Some of you may have noticed coupler articles of mine that have been published in the Straight Furrow; these have come from my Blog site: “WaidaleRams-Ike Williams”. I have got back into this in an attempt to improve my website’s showing on searches, so it comes up first ideally, if your not on the first page it’s a waste of time. Plus its an outlet for me to say what I think, as there is plenty in these rural mags that annoy the hell out of me, I hope to put something up once a week, but with lambing it has taken a back seat, but if you are interested in some of my rantings take a look, it might amuse you.

Some Key things to remember about Waidale:

• All flocks SIL recorded and Macro stock recorded

• All Romney ewes that have two singles in a row are culled

• DNA profiling for Footrot and cold tolerance of sires for several years now

• All ram hoggets are eye muscled scanned

• We consistently wean in excess of 150%

• All rams put up for sale are sound, genuine stockmanship is applied: we are not just about figures.

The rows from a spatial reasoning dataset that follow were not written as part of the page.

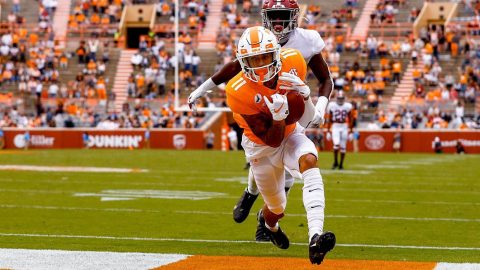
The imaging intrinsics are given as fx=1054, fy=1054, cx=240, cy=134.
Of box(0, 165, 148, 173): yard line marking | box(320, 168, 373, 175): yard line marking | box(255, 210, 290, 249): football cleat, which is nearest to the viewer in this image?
box(255, 210, 290, 249): football cleat

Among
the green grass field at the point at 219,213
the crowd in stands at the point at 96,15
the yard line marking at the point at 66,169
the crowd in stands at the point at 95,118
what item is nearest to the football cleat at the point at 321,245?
the green grass field at the point at 219,213

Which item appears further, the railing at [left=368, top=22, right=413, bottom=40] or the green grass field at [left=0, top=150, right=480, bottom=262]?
the railing at [left=368, top=22, right=413, bottom=40]

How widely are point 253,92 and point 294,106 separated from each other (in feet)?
1.21

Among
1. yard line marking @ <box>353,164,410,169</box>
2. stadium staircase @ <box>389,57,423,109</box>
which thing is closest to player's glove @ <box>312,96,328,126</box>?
yard line marking @ <box>353,164,410,169</box>

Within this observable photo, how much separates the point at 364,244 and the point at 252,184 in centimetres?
118

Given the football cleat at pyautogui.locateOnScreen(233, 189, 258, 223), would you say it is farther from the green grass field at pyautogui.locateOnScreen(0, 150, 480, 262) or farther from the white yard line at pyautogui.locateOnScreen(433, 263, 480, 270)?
the white yard line at pyautogui.locateOnScreen(433, 263, 480, 270)

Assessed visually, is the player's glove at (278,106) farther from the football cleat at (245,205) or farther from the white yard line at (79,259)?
the football cleat at (245,205)

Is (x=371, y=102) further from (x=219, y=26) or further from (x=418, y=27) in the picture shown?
(x=219, y=26)

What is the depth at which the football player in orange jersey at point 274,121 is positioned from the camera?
7.12 m

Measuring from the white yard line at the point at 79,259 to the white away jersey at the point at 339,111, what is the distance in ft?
45.1

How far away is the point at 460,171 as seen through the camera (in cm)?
2131

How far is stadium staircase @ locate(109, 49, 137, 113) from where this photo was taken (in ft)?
126

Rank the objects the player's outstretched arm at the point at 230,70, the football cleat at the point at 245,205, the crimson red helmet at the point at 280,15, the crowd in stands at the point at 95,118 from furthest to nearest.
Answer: the crowd in stands at the point at 95,118, the football cleat at the point at 245,205, the crimson red helmet at the point at 280,15, the player's outstretched arm at the point at 230,70

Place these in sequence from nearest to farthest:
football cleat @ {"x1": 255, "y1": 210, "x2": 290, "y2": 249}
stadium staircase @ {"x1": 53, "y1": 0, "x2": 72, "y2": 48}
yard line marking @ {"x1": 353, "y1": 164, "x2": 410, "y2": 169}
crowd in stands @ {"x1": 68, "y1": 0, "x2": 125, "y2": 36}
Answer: football cleat @ {"x1": 255, "y1": 210, "x2": 290, "y2": 249} < yard line marking @ {"x1": 353, "y1": 164, "x2": 410, "y2": 169} < crowd in stands @ {"x1": 68, "y1": 0, "x2": 125, "y2": 36} < stadium staircase @ {"x1": 53, "y1": 0, "x2": 72, "y2": 48}
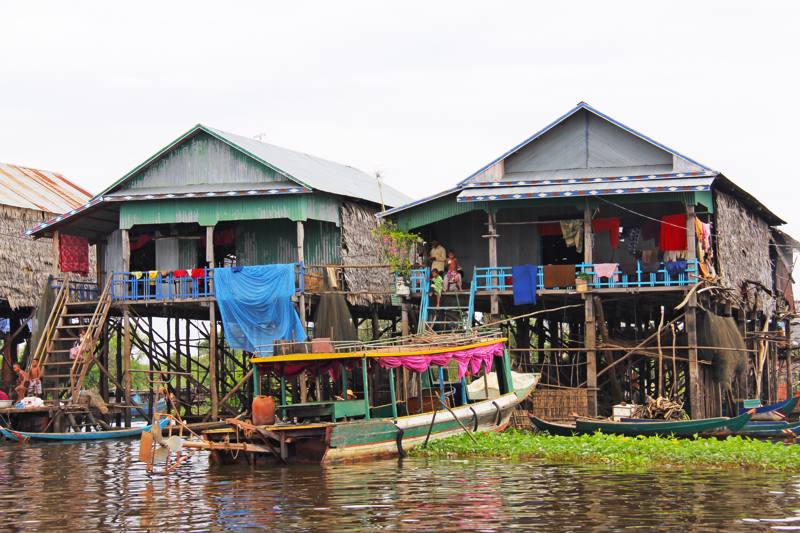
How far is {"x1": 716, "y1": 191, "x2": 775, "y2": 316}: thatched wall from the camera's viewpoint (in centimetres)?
2806

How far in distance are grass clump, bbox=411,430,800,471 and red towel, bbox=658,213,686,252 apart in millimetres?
5741

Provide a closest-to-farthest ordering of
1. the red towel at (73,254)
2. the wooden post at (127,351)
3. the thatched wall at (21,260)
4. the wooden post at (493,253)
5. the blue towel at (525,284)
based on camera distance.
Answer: the blue towel at (525,284) → the wooden post at (493,253) → the wooden post at (127,351) → the red towel at (73,254) → the thatched wall at (21,260)

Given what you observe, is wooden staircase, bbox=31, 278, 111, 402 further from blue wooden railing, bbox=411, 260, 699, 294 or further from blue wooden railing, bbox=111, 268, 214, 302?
blue wooden railing, bbox=411, 260, 699, 294

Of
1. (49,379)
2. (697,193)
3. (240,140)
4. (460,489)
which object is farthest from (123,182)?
(460,489)

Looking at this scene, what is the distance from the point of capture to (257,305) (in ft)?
95.0

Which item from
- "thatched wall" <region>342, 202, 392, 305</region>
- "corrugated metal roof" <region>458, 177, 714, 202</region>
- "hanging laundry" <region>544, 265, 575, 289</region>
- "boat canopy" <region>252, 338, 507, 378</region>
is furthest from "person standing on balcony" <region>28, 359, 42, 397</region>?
"hanging laundry" <region>544, 265, 575, 289</region>

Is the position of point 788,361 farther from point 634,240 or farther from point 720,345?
point 634,240

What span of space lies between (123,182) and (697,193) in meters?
14.3

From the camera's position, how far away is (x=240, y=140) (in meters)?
31.3

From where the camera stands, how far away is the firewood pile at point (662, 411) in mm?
25038

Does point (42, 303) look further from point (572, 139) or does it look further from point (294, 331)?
point (572, 139)

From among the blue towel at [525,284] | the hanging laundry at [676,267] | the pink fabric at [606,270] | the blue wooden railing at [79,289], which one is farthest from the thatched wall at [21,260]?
the hanging laundry at [676,267]

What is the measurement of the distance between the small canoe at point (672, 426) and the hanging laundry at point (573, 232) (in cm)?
581

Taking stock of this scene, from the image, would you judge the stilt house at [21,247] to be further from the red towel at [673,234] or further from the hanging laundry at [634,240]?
the red towel at [673,234]
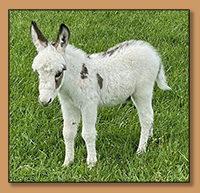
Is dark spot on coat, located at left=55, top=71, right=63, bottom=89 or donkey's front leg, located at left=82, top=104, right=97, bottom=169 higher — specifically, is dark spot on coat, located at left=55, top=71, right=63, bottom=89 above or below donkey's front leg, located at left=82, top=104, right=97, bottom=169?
above

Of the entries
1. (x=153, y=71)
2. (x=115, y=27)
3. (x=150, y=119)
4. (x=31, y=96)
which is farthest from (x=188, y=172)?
(x=115, y=27)

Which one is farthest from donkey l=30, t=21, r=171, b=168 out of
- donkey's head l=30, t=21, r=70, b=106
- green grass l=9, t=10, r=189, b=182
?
green grass l=9, t=10, r=189, b=182

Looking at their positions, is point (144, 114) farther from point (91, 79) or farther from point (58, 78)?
point (58, 78)

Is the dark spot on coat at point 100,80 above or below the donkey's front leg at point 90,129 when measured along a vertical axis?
above

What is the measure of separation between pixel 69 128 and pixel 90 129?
27cm

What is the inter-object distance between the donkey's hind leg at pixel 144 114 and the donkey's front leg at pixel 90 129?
0.54 metres

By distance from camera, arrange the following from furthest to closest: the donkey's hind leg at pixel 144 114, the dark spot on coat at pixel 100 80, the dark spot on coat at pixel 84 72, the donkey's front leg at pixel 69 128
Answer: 1. the donkey's hind leg at pixel 144 114
2. the donkey's front leg at pixel 69 128
3. the dark spot on coat at pixel 100 80
4. the dark spot on coat at pixel 84 72

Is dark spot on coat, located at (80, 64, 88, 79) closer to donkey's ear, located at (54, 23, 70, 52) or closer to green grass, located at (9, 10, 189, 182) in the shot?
donkey's ear, located at (54, 23, 70, 52)

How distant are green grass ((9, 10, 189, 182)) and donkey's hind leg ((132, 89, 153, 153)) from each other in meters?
0.11

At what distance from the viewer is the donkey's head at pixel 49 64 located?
3088mm

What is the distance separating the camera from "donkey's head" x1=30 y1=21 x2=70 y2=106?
309cm

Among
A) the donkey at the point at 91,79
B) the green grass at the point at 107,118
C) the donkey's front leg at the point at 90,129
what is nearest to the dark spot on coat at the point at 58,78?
the donkey at the point at 91,79

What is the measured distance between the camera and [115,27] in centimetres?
543

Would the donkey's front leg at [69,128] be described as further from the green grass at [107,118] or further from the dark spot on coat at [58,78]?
the dark spot on coat at [58,78]
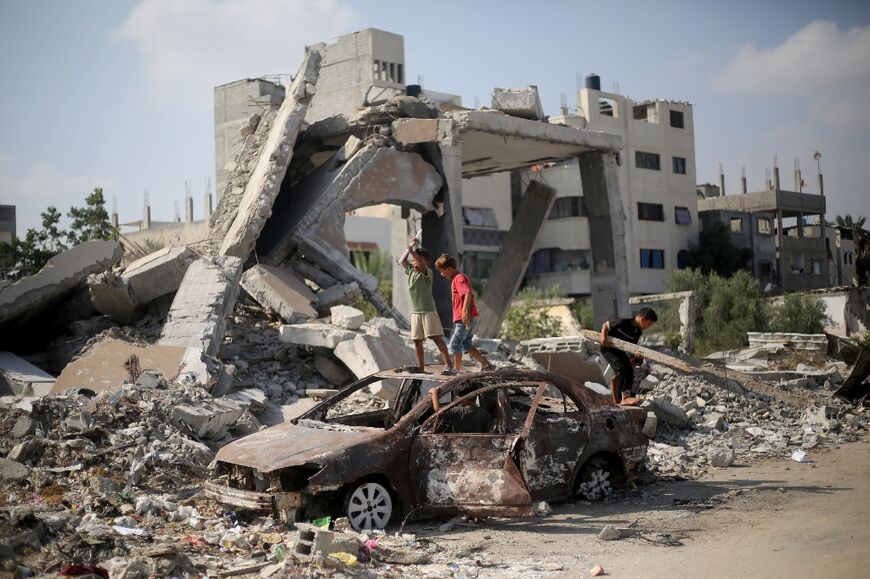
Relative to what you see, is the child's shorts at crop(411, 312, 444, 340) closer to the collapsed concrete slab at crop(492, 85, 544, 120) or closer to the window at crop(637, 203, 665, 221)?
the collapsed concrete slab at crop(492, 85, 544, 120)

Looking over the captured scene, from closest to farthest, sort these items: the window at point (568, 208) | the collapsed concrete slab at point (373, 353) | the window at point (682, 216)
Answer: the collapsed concrete slab at point (373, 353) < the window at point (568, 208) < the window at point (682, 216)

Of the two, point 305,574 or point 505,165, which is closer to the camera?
point 305,574

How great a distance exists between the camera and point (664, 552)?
7145mm

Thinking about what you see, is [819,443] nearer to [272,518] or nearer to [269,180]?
[272,518]

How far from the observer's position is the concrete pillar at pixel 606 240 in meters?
23.1

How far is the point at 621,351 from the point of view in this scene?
10.7m

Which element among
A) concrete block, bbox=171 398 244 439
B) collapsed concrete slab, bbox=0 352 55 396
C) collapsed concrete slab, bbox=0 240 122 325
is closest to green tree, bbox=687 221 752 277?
collapsed concrete slab, bbox=0 240 122 325

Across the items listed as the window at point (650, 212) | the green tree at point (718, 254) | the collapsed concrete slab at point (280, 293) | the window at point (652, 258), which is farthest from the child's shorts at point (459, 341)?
the green tree at point (718, 254)

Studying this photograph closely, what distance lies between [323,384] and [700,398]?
232 inches

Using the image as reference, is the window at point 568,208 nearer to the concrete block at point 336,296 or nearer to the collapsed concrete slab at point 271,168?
the collapsed concrete slab at point 271,168

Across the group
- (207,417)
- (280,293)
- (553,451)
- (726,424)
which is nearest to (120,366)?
(207,417)

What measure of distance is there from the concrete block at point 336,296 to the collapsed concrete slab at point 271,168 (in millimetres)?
1480

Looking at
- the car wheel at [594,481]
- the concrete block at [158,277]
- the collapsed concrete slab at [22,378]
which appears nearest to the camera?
the car wheel at [594,481]

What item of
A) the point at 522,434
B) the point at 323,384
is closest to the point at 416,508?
the point at 522,434
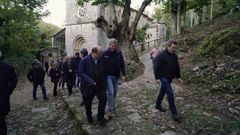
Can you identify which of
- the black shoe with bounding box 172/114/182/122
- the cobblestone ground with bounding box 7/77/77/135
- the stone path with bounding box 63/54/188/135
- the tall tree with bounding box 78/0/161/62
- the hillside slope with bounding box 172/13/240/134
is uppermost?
the tall tree with bounding box 78/0/161/62

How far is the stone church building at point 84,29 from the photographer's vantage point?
3694 centimetres

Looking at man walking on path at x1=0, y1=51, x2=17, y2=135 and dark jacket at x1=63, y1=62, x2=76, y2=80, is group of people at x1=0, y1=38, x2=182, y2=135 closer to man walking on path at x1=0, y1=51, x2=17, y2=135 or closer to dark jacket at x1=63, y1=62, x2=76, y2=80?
man walking on path at x1=0, y1=51, x2=17, y2=135

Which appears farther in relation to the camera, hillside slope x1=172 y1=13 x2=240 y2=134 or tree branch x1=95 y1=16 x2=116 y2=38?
tree branch x1=95 y1=16 x2=116 y2=38

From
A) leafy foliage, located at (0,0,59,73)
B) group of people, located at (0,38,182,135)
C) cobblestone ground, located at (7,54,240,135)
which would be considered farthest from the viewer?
leafy foliage, located at (0,0,59,73)

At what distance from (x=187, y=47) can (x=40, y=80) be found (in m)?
9.31

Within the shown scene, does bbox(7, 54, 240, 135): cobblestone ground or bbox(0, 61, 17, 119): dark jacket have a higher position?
bbox(0, 61, 17, 119): dark jacket

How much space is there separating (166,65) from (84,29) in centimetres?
3290

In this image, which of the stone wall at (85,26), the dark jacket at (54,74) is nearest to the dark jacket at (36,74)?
the dark jacket at (54,74)

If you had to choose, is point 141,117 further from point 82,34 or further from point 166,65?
point 82,34

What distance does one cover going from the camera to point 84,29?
38.2 m

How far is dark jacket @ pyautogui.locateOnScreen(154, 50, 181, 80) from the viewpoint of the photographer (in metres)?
6.23

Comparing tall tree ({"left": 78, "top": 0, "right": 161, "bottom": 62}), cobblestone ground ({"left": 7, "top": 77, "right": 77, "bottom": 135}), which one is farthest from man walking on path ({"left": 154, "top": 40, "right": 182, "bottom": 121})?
tall tree ({"left": 78, "top": 0, "right": 161, "bottom": 62})

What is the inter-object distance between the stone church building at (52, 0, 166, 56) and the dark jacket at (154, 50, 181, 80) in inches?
1207

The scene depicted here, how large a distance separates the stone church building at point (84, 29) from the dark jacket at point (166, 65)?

• Only sires that look the part and have the figures are used at Waidale, they must be both.

• Probably the most good looking ram breeder in the country!!!!!!! Got to have some humour yes?

Well I hope to see you most of you in the next month, and most certainly at my sale, if you want to know anything that I have not covered or have covered, please feel free to give me a call.


Ike Williams.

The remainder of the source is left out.